Each placket piece needs to be 3x the width of the hole you are creating. So, if the entire width button hole is 3/4", each placket piece would be 2-1/4" wide. Once folded in half, each side, butted up against your cut line, would be 1-1/8" wide. This allows for 3/8" seam allowance on each side, leaving 3/4" to overlap on the hole. If you were creating welts, your seam allowance would equal each folded half so they butt up against each other on the fold.
I know. This is very abstract. Here are some pictures.

The placket pieces are laid in the place for the neck opening, raw edges butted up against each other, right sides together. Pin or use WonderTape to keep in place.

Starting at the top, sew 3/8" from the raw edge. At the stop point at the bottom, plus or minus 1/8", make a decisive 90 degree turn. These 90 degrees and being decisive will make the rest of it so much easier. Go to where you'll be 3/8" from the opposite raw seam and make another decisive 90 degree turn to sew back up to the neckline. These 90 degree square angles are imperative to getting a good, pucker-free turn.
This is what it looks like from the WRONG side. No back-stitching or over-stitching on those corners allowed. Decisive 90 degrees.
Cut right down the center between the two raw edges until about an inch from the bottom. Often pattern marks only give you 1/4-3/8" here. I'm telling you to take more. Cut nice long, acute angles all the way TO but NOT THROUGH your 90 degree turns.
Don't clip your sewing, but don't come up short either. This is the only other scary part.
You can do it.
Check your cut from the wrong side. See. You did good.
Back to the right side. Start pressing the placket pieces towards center. Doing this little bit of pre-pressing before you push the placket all the way through makes it a bit easier to push through.
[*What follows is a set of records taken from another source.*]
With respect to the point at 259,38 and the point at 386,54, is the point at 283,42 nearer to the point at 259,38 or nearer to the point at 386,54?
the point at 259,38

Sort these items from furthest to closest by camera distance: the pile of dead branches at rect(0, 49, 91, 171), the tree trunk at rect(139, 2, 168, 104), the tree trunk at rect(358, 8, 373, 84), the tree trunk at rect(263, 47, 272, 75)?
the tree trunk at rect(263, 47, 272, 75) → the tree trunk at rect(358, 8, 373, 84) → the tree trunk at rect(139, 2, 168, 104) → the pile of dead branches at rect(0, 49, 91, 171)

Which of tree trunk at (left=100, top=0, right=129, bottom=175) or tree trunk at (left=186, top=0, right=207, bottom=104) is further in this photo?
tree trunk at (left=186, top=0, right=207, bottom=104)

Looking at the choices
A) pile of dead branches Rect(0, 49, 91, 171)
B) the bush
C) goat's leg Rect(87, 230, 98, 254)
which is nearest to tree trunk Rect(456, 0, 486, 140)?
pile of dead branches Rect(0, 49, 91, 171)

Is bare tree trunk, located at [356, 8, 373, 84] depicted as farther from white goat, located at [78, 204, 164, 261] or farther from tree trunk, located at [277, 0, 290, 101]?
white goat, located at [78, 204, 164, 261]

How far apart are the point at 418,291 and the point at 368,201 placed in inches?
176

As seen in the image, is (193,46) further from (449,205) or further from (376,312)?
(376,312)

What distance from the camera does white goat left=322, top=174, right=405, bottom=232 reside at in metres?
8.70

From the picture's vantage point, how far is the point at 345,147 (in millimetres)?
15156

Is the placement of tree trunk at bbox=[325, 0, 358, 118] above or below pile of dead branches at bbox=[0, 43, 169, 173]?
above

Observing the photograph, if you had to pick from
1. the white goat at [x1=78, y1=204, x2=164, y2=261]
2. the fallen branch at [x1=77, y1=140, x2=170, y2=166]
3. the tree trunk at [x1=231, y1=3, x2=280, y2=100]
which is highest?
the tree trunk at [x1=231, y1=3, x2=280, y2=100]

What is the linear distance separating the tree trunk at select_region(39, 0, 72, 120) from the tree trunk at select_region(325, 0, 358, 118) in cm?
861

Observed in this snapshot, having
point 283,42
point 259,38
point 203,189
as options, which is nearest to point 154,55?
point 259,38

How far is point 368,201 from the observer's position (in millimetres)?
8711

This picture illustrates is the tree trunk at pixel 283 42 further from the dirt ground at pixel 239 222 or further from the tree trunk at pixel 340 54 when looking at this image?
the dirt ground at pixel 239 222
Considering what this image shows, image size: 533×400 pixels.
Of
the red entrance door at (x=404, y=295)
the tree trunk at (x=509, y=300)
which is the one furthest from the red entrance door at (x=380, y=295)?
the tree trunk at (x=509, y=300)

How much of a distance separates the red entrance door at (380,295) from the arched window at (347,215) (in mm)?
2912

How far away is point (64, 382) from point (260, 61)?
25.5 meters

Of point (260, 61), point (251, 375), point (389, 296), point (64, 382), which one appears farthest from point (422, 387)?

Push the placket all the way through to the wrong side. It's going to resist. You're going to doubt yourself. Don't doubt yourself. Make it go. Use steam and press little by little and make it lay flat. Then put the iron flat on top and give it a good final press. Let it cool in place.
See your little triangles that went too? See how nice and long they are and how easy they will be to catch when you top stitch, or if this was a welt pocket and you were going to attach a pocket bag? So much easier than teeny tiny tabs.
Check your work from the front side. Did you get little puckers? Can you steam them out a little bit? If you have big puckers, make sure your 90 degree corners were 90 degrees and you cut all the way TO those corners. Make sure there were no errant stitches past your corners. Is it flat enough that when you top stitch it will behave? Ok, carry on.
Back to the wrong side. You're going to leave your seam allowance flat against the wrong side, but now you're going to iron your placket sides back to cover the hole, over lapping each other. Do one side at a time.
Pin the plackets together, and top stitch from the front around the placket. Choose a stitch or twin needle wide enough to catch the seam allowance on the wrong side. This is the only blind sewing you really need to do in a placket and use the easiest option available to you. I like a nice wide 3-step zig-zag on knits.
Check the wrong side. Did you catch your seam allowance and your little triangle tales?
Of course you did. You are a badass. Now get up and do a happy dance.